By this criteria, they only detected ~120 cancer drivers (~70 tumor suppressors and ~40 oncogenes). It is very hard to target lost tumor suppressors, so oncogenes are better drug targets. All rivers can be organized into 12 core pathways: TGF, Wnt, Hedgehog/GLI, HIF1A, JAK/STAT, NOTCH, G1/S transition, DNA damage, Apoptosis, Chromatin, PI3K/PTEN, RAS/RAF. Interestingly he believes that whole genome or exome sequencing are showing plateaux in terms of finding new driver genes, and many new drivers are related to epigenetics. The next step is to develop early detection method and understand what these drivers are really doing. In addition to understanding cancer drivers that his lab has been doing for years, they are recently looking sensitive biomarkers and techniques to detect early cancer mutations from blood, urine or stools.

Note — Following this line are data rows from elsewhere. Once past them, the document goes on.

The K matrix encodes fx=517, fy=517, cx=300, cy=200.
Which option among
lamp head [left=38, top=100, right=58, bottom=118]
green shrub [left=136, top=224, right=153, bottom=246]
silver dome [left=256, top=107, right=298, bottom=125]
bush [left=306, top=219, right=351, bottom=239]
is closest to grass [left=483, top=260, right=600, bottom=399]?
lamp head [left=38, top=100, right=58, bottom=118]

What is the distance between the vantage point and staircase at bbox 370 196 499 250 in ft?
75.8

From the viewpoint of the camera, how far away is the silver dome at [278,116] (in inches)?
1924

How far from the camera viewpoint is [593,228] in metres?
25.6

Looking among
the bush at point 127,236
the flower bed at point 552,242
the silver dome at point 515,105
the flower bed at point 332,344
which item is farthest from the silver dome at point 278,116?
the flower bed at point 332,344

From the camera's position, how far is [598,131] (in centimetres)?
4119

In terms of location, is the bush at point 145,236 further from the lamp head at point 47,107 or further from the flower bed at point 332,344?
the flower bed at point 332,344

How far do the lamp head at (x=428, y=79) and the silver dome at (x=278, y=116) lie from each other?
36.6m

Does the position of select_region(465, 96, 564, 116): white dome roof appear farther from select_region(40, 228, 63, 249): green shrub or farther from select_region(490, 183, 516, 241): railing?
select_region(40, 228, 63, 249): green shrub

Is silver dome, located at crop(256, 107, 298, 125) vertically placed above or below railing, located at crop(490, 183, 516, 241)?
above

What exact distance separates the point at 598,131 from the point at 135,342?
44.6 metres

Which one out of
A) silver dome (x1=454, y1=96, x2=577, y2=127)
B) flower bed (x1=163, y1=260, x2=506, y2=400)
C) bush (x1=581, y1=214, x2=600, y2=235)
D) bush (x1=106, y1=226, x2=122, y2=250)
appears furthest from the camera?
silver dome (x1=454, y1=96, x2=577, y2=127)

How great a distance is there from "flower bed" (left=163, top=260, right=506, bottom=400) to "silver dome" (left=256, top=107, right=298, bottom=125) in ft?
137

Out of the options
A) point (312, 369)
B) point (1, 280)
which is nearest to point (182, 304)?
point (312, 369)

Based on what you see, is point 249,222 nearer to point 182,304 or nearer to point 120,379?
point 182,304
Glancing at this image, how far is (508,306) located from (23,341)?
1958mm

Vogelstein mentioned that many cancer mutations that might cause drug resistance actually were already present when patients are first diagnosed with cancer, although they are only present a tiny percentage of cells. Some people call cells harboring these mutations tumor initiating cells or cancer stem cells, but they might just mean cancer heterogeneity (this is my interpretation). Unfortunately, most of cancer research is focused on treating patients at the last stage which is too late. He recommended the following about cancer treatment:
1. Treat tumors when they are as small as possible
2. Use combination agents
3. Is it ethical to use single agent drugs in Phase II/III trials? Phase I is OK, but Phase II/III with single agent would do patients harm, since patients are almost certain to develop drug resistance later.

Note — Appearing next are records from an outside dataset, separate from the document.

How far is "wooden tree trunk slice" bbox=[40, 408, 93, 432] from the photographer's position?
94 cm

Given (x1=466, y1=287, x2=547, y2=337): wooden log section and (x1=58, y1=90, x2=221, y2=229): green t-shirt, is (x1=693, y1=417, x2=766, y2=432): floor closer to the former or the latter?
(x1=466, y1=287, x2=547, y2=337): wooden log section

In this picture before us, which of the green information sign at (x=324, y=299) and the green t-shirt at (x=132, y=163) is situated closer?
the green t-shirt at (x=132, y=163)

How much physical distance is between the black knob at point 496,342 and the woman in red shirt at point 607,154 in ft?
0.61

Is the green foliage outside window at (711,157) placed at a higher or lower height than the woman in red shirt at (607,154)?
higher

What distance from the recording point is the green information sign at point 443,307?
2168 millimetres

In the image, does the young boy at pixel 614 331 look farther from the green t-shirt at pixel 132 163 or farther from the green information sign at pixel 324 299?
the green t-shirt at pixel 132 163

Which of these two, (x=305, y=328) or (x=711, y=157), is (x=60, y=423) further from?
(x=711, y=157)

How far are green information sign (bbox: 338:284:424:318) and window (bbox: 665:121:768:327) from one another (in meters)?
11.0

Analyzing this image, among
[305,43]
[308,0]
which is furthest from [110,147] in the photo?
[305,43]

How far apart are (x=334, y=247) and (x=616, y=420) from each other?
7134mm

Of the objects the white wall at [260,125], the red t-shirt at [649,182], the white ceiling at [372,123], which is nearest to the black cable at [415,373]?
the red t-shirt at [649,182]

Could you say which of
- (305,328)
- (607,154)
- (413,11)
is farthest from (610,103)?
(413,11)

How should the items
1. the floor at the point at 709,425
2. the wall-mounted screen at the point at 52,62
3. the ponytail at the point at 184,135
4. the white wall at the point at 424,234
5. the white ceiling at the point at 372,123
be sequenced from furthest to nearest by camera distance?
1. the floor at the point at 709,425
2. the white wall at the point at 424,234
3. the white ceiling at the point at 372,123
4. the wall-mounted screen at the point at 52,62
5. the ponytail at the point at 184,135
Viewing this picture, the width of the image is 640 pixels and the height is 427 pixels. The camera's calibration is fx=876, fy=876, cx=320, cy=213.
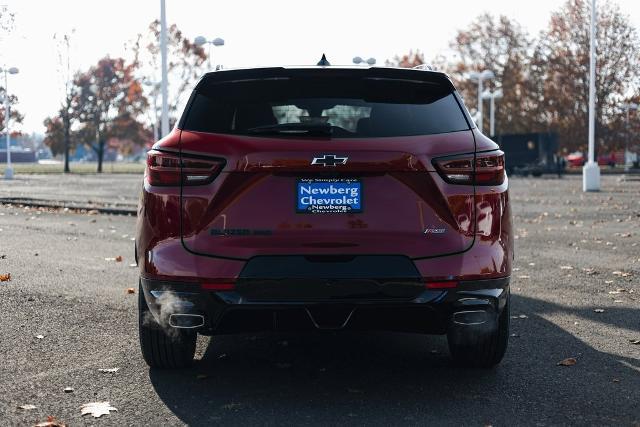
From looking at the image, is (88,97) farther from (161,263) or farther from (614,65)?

I heard that Vogelstein rarely travels to present at conferences or seminars, and he refuses most of the meeting requests from speakers presenting seminars at Hopkins. He stays focused on important cancer research areas that he believes will make long term impact. But surprisingly when I email him to request reagents or information, he always replies by himself very quickly. I really admire this level of focus and science-driven curiocity. This was the first time I heard his talk (I unfortunately wasn’t there when he came spoke at DFCI in April 2012 when his postdoc trainee Nelly Polyak got tenured at Harvard) and I was totally inspired by his knowledge and dedication. I actually shed some silent tears afterwards and got a little distracted from Doug Higg’s talk afterwards which was also quite interesting (will have to read his papers to catch up). I hope we could do some solid cancer work deserving the inspiration he gave me.